Amsterdam fordert Verbot von Kreuzfahrtschiffen bis 2035
Nachdem man sich zunächst darauf geeinigt hatte, die Anzahl der Kreuzfahrtschiffe im Zentrum von Amsterdam zu begrenzen und sie dann dorthin zu verlegen, erklären Mitglieder der Amsterdamer Koalitionsregierung nun, es wäre kostengünstiger, ein komplettes Verbot von Kreuzfahrtschiffen in der Stadt auszusprechen.
Am 21. Jänner legten Mitglieder der Koalitionsregierung von Amsterdam einen Plan vor, alle Hafenanläufe von Hochseekreuzfahrtschiffen bis 2035 schrittweise einzustellen und gleichzeitig eine reduzierte Anzahl von Flusskreuzfahrtschiffen beizubehalten.

Die Sorgen um Umweltverschmutzung und Übertourismus wachsen in Amsterdam seit fast einem Jahrzehnt. Kreuzfahrtschiffe liegen üblicherweise im Herzen der Stadt, was sie, wie Branchenvertreter betonen, zu einem verstärkten Ziel von Kritik macht. Umweltaktivisten und nun auch Stadträte der Koalitionsregierung argumentieren, dass große Kreuzfahrtschiffe stark umweltbelastend sind und große Mengen an CO₂, Feinstaub und Stickstoff ausstoßen. Dabei werden die EU-Vorschriften für schwefelarme Kraftstoffe und die weitverbreitete Einführung von Abgasreinigungsanlagen in der Kreuzfahrtindustrie bereits vor den EU-Vorschriften, die ab 2030 die Nutzung von Landstrom in den wichtigsten Häfen der EU vorschreiben, außer Acht gelassen.
Die Bestrebungen, Kreuzfahrtschiffe in Amsterdam zu verbieten, gewannen 2023 und 2024 an Dynamik und führten zu einem Lösungsvorschlag.
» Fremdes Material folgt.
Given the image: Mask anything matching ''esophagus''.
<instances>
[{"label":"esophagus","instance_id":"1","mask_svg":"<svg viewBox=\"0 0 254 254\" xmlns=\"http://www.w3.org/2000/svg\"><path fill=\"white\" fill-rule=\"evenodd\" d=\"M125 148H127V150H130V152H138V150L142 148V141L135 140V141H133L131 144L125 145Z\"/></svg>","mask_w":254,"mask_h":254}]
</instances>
Die Vereinbarung sah vor, die Anzahl der Kreuzfahrtschiffe ab 2026 auf ein Schiff pro Tag und die Anzahl der Hafenanläufe von Hochseekreuzfahrtschiffen auf maximal 100 pro Jahr zu beschränken. Ab 2027 sollten Kreuzfahrtschiffe auch verpflichtet werden, Landstrom zu nutzen.

Die Stadtverwaltung beschloss außerdem, die Anläufe von Flusskreuzfahrtschiffen zu reduzieren, aber nicht vollständig abzuschaffen. Darüber hinaus vereinbarte sie, die Machbarkeit einer Verlegung des Kreuzfahrtterminals am Passagierterminal Amsterdam von seinem derzeitigen Standort in den Osten der Stadt bis 2035 zu prüfen. Der Stadtrat hat seinen Abschlussbericht noch nicht veröffentlicht, doch Stadträte äußern sich bereits kritisch und behaupten, die Studie zeige, dass ein vollständiges Verbot von Kreuzfahrtschiffen effektiver sei. Laut Medienberichten gab ein Stadtrat an, die Kosten für die Verlegung des Kreuzfahrtterminals würden sich auf 85 Millionen Euro belaufen, ohne Garantie auf eine Amortisation der Investition. Demgegenüber, so die Experten, werden Kreuzfahrtschiffe in den nächsten 30 Jahren nur 46 Millionen Euro zum Wirtschaftswachstum beitragen.
Die Koalitionsregierung treibt ihren Plan zur Abschaffung der Kreuzfahrtschiffe voran, die endgültige Entscheidung muss jedoch vom Stadtrat getroffen werden. Außerdem wird im März in Amsterdam zur Wahl der neuen Regierung aufgerufen, sodass sämtliche Maßnahmen von der neuen Regierung beschlossen werden müssen.
Kritiker argumentierten in der Vergangenheit, dass andere Häfen, insbesondere Rotterdam, die Kreuzfahrtschiffe stattdessen abfertigen könnten. Einige Reedereien nutzen Rotterdam bereits und bieten ihren Passagieren Busausflüge nach Amsterdam an.

Amsterdam würde sich damit anderen europäischen Städten anschließen, die Maßnahmen ergriffen haben, um die Auswirkungen von Kreuzfahrtschiffen zu reduzieren. Auch Barcelona plant, die Anzahl der Kreuzfahrtanläufe zu begrenzen, während die Côte d’Azur Beschränkungen sowohl für die Größe der Kreuzfahrtschiffe als auch für die Anzahl der jährlichen Hafenanläufe eingeführt hat. Andere Reiseziele, wie die griechischen Inseln, haben neue Passagiersteuern eingeführt, um den Besucheransturm auf die beliebten Inseln besser bewältigen zu können.